Избранные произведения — страница 2 из 49

Некоторые страницы этих тетрадей — подлинный гимн русскому крестьянину-«оратаю» и земле, которая «благотворит и щедро награждает трудящегося».[1] Мечтая о гармонически прекрасном человеке, в «твердом теле» которого обитает «благородство духа»,[2] Львов обращался мыслью к крестьянину, считая именно его — простого человека — опорой отечества. Он не может примириться с тем, чтобы прекрасный облик русского человека, который «устоял противу бурь и монголов незыблемо, не изменил ни образа своего, ни поведения»,[3] искажался бы ныне невежеством, косностью, бедностью, порабощеньем.

Тетради Львова отражают его серьезный интерес к передовым писателям и мыслителям эпохи Просвещения — Монтескье, Вольтеру, а особенно его горячую увлеченность «благодетелем человечества» — Жан-Жаком Руссо. Примечательно переведенное Львовым одно место из «Персидских писем» Монтескье (в «путевых тетрадях» мы находим целый ряд переводов Львова из этого сочинения), где говорится о варварах, вторгнувшихся в пределы Римской империи: «...народы сии были не совсем варварские, потому что они были вольные; но они тогда ими стали, как стали подвержены самовластию и потеряли сию приятную свободу, столько сходную с разумом, с человечеством и с природою».[4] Столь же показателен и львовский перевод стихотворения Грессе о былых, лучших временах, когда

И царствовал лишь мир один,

Приятность равенства вкушали,

Тогда еще совсем не знали,

Что раб есть и что господин…[5]

Об отношении Львова к самодержавию Екатерины II известно немного. Он не шел на серьезный конфликт с властью, но вряд ли можно усомниться в оппозиционном характере его воззрений. Вот, например, любопытная запись, посвященная какой-то греческой императрице, «обагренной кровию сынов своих», которая «колеблема на престоле суеверием и бунтами… прославлена своими дарованиями и обесчещена слабостями, представляет соборище великих доброт и преступлений еще величайших…».[1] Читая подобные строки, трудно отрешиться от мысли, что это наброски к «портрету»… российской императрицы. Зная, какое значение в просветительской литературе имели политические аллюзии, вряд ли стоит гадать о прототипе «греки»: ведь именно царствование Екатерины было ознаменовано неслыханными «бунтами» (т. е. восстанием Пугачева), а о «дарованиях» и «слабостях» царицы было известно многим.

Оппозиционность гнету абсолютистской государственности проявлялась и в сочинениях других членов львовского кружка. Некоторые басни Хемницера скрытым образом метили в Екатерину II и придворную клику («Добрый царь», «Львово путешествие», «Лев-сват»). На бездушие вельмож нападал в своих гневно-саркастических стихах Державин, утверждению человеческого достоинства посвящен был ряд стихотворений М. Н. Муравьева. Дух непокорства определял и творческое лицо Капниста с первых же его шагов на литературном поприще.

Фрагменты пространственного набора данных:
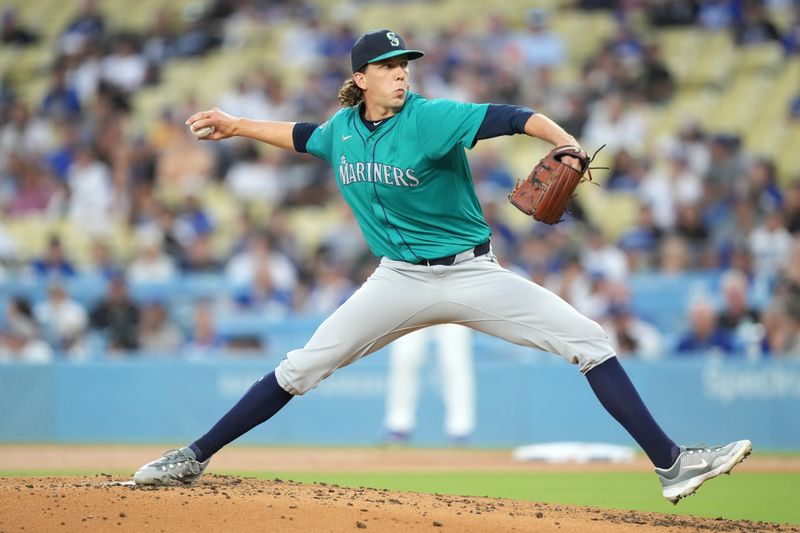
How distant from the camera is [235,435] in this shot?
17.7 ft

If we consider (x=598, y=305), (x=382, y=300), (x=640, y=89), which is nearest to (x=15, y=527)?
(x=382, y=300)

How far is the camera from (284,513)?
4688 millimetres

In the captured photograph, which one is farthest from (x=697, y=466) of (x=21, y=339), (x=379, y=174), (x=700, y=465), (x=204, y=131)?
(x=21, y=339)

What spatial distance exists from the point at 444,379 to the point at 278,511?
19.9 feet

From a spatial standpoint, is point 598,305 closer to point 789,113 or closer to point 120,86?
point 789,113

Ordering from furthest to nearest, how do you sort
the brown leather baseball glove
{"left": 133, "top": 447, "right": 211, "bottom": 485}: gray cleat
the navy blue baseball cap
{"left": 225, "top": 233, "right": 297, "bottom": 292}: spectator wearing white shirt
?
{"left": 225, "top": 233, "right": 297, "bottom": 292}: spectator wearing white shirt, {"left": 133, "top": 447, "right": 211, "bottom": 485}: gray cleat, the navy blue baseball cap, the brown leather baseball glove

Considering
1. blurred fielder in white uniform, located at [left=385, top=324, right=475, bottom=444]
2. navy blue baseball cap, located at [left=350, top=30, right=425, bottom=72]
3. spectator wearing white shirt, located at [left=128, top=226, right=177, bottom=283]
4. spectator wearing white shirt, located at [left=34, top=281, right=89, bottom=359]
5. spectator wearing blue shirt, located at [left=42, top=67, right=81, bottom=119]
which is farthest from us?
spectator wearing blue shirt, located at [left=42, top=67, right=81, bottom=119]

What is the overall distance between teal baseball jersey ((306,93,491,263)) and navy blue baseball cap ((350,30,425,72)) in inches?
9.0

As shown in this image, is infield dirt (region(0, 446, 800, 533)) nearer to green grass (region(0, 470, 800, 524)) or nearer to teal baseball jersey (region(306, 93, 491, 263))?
teal baseball jersey (region(306, 93, 491, 263))

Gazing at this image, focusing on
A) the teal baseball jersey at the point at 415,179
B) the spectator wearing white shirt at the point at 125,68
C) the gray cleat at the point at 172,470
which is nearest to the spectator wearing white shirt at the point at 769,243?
the teal baseball jersey at the point at 415,179

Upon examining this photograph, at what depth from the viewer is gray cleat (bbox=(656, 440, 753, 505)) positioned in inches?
195

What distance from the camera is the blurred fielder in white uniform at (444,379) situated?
10453 millimetres

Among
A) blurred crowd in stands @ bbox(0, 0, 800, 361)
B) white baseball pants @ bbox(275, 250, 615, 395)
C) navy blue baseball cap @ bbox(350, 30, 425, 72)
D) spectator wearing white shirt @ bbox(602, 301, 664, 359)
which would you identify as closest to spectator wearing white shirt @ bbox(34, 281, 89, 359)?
blurred crowd in stands @ bbox(0, 0, 800, 361)

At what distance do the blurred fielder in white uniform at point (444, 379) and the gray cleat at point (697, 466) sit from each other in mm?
5437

• Задание A
Какие басни Хемницера, по словам текста о Львове, скрыто метили в Екатерину II и придворную клику?
• Задание B
Обновите записи, начиная со строки с «Upon examining this» и до конца записей: замените «gray cleat» на «black cleat», ничего больше не меняя.
Текст и записи — отдельные материалы, никак не связанные между собой.

• Правильный ответ A
«Добрый царь», «Львово путешествие», «Лев-сват».

• Правильный ответ B
Upon examining this photograph, at what depth from the viewer is black cleat (bbox=(656, 440, 753, 505)) positioned in inches?
195

What distance from the camera is the blurred fielder in white uniform at (444,379) situated?
10453 millimetres

Among
A) blurred crowd in stands @ bbox(0, 0, 800, 361)
B) white baseball pants @ bbox(275, 250, 615, 395)
C) navy blue baseball cap @ bbox(350, 30, 425, 72)
D) spectator wearing white shirt @ bbox(602, 301, 664, 359)
which would you identify as closest to spectator wearing white shirt @ bbox(34, 281, 89, 359)?
blurred crowd in stands @ bbox(0, 0, 800, 361)

At what distance do the blurred fielder in white uniform at point (444, 379) and the black cleat at point (697, 466) sit from each other in mm?
5437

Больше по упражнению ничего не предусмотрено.